The group headed by Dr. Jerry Busenitz currently focuses on analyzing the calibration data for the KamLAND detector and the design and certification of sources. The group consists of a Post-Doctoral Researcher and two Graduate Research Assistants. Dr. Busenitz is also working on the development of Double Chooz experiment. This work consists of performing low-background counting of material samples and Monte Carlo simulation of detector designs.

The group headed by Dr. Ion Stancu is working on MiniBoone as the major project and consists of one Post-Doctoral Researcher who is working on site at FermiLab and two Graduate Research Assistants. Dr. Stancu is also working on the development of the Double Chooz and ν - SNS experiments.

The group headed by Dr. Andreas Piepke is currently working on two major projects, KamLAND and EXO. The work for KamLAND consists of developing techniques to remove 85Kr, 210Pb, 210Po and 222Rn from the liquid scintillator and balloon surface. The main focus of work on KamLAND is to better understand the current low-background signal in KamLAND so a 7Be signal can be seen after a purification of the 1000 tons of liquid scintillator.

Dr. Piepke's group also has the capabilities of performing ultra sensitive measurements of radio-isotopes by using neutron activation analysis. This is a method in which neutrons are used to excite the material's isotopes, which then subsequently decay, and the parent nuclei are detected in a low background germanium detector.

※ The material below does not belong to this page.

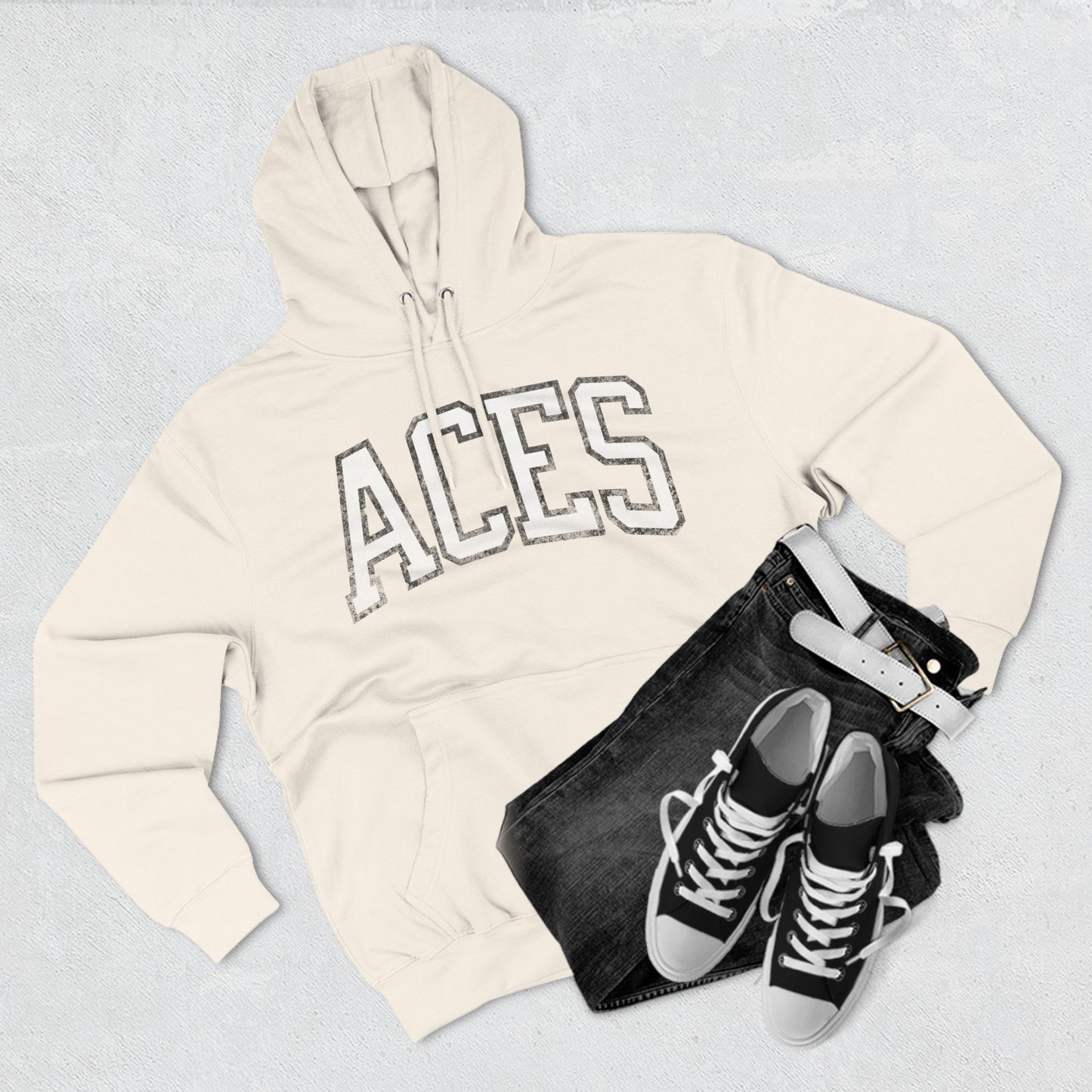 Aces Basketball Vintage Print Premium Hoodie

By knowing the flux of neutrons from the reactor a measurement of radio-isotopic abundance is calculated. This capability is used to screen materials for use in KamLAND and EXO. Other detection capabilities consist of a second germanium detector for counting high activity samples, an alpha detector and a 212Bi - 212Po coincidence setup.

The main work being performed for EXO is in screening materials for the development of the detector and in running Monte Carl simulations. The Monte Carlo is of specific detector designs and consists of determining what background would be seen given the measured material isotopic abundance and external (muon, rock, etc) backgrounds. The group consists of one Post-Doctoral Researcher and two Graduate Research Assistants.

The group headed by Dr. Conor Henderson works on searches for beyond-Standard Model physics involving photon signatures with the CMS detector, and also on the operation of the CMS High-Level Trigger system.